Sonntag, etwa 19 Uhr Orts­zeit in Liver­pool. Man­chester City musste sich soeben dem FC Liver­pool mit 1:3 geschlagen geben. Die Medi­en­ver­treter ver­sam­meln sich in einem Raum an der Anfield Road zur Pres­se­kon­fe­renz. Die Jour­na­listen legen ihre Dik­tier­ge­räte und Handys auf den Tisch. Dort sitzt bereits Pep Guar­diola. Nachdem er vor wenigen Minuten noch auf­ge­brachter als sonst die Coa­ching­zone beackerte, scheint er plötz­lich in sich gekehrt. Er ver­schränkt die Arme und starrt ins Nichts. Die Falten auf seiner Stirn wirken noch tiefer als sonst. Wir können nur erahnen, was dem 48-Jäh­rigen in diesem stillen Moment durch den kahlen Kopf geht.

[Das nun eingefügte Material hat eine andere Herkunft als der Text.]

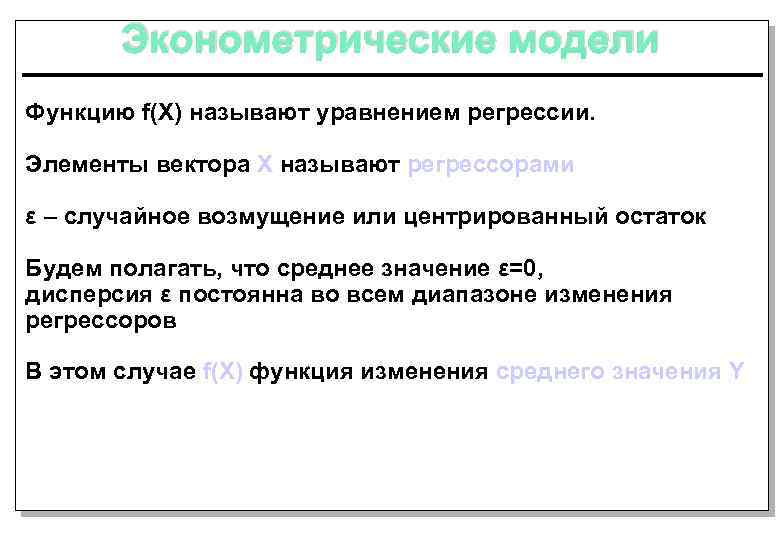 Эконометрические модели

Функцию f(X) называют уравнением регрессии.

Элементы вектора X называют регрессорами

ε – случайное возмущение или центрированный остаток

Будем полагать, что среднее значение ε=0, дисперсия ε постоянна во всем диапазоне изменения регрессоров

В этом случае f(X) функция изменения среднего значения Y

Womög­lich ver­sucht er zu ver­stehen, wie der Rück­stand seiner Spit­zen­mann­schaft auf den Vor­jah­res­vi­ze­meister Liver­pool auf ganze neun Punkte anwachsen konnte. Dabei gibt es dafür eine ganze Reihe von Gründen.

Abgang mit Folgen

Die Ursa­chen­ana­lyse beginnt im Sommer, kurz nachdem Man­chester City den FC Liver­pool im letzten Moment noch ein­ge­holt und schließ­lich mit einem Punkt Vor­sprung den Pre­mier-League-Titel ver­tei­digt hatte. Vin­cent Kom­pany, nach einem Jahr­zehnt als Kapitän der per­so­ni­fi­zierte Cityzen schlechthin, ver­ließ den Klub in Rich­tung Heimat, nach Ander­lecht. So schwer sein Abgang als Anführer und Aus­hän­ge­schild wiegt, so ver­schmerzbar schien er aus sport­li­cher Sicht. Immerhin war der Bel­gier bereits 33 Jahre alt und auf­grund zahl­rei­cher Ver­let­zungen immer sel­tener in der Startelf zu finden. Dass Pep Guar­diola in den letzten vier Spielen der Saison 2018/2019, als es für Man­chester City im Kopf-an-Kopf-Rennen mit Liver­pool um jeden Punkt ging, den­noch plötz­lich auf Kom­pany setzte, war aller­dings ein Warn­si­gnal. Bezeich­nend, nicht nur für die Qua­lität des ehe­ma­ligen Ham­bur­gers, son­dern vor allem dafür, dass der spa­ni­sche Trainer wohl nicht voll­ends mit den anderen Innen­ver­tei­di­gern John Stones und Nicolas Ota­mendi zufrieden war. Den­noch sollten die beiden für die aktu­elle Spiel­zeit neben Aymeric Laporte zwei Drittel des Innen­ver­tei­di­ger­kon­tin­gents bilden. 

Frag­liche Prio­ri­täten

Man­chester City hatte sich näm­lich nicht son­der­lich um einen Nach­folger für Kom­pany bemüht. Zwi­schen­zeit­lich bestand Inter­esse an Lei­ces­ters Abwehr­kante Harry Maguire. Anfang August aber ent­schieden sich die Sky­blues gegen eine Ver­pflich­tung und über­ließen den 80 Mil­lionen Euro teuren Eng­länder Stadt­ri­vale Man­chester United. Damals sagte Guar­diola auf einer Pres­se­kon­fe­renz: Harry Maguire ist ein sehr starker Ver­tei­diger. Wir hatten auch Inter­esse an ihm, konnten den Transfer aber finan­ziell nicht bewerk­stel­ligen. Man­chester United dagegen schon. Gra­tu­la­tion dazu.“ Auch ein Scheich­klub wie Man­chester City hat finan­zi­elle Limits. Und die 70 Mil­lionen Euro teure Ver­pflich­tung von João Can­celo, einem wei­teren offen­siv­hung­rigen Rechts­ver­tei­diger, der ledig­lich als Alter­na­tive zu Kyle Walker dienen sollte, hatte scheinbar Vor­rang. Bereits nach vier Spiel­tagen pas­sierte dann, was pas­sieren musste. Aymeric Laporte, laut Guar­diola der unglaub­lichste Ver­tei­diger der letzten Saison“, ver­letzte sich beim 4:0‑Erfolg gegen Brighton & Hove Albion schwer am Knie. Wäh­rend sich der sünd­haft teure João Can­celo also mit den Ersatz­bänken Eng­lands ver­traut machte, standen für die kom­menden sechs Monate, min­desten aber bis zum Win­ter­trans­fer­fenster, ledig­lich Stones und Ota­mendi in der Innen­ver­tei­di­gung zur Ver­fü­gung.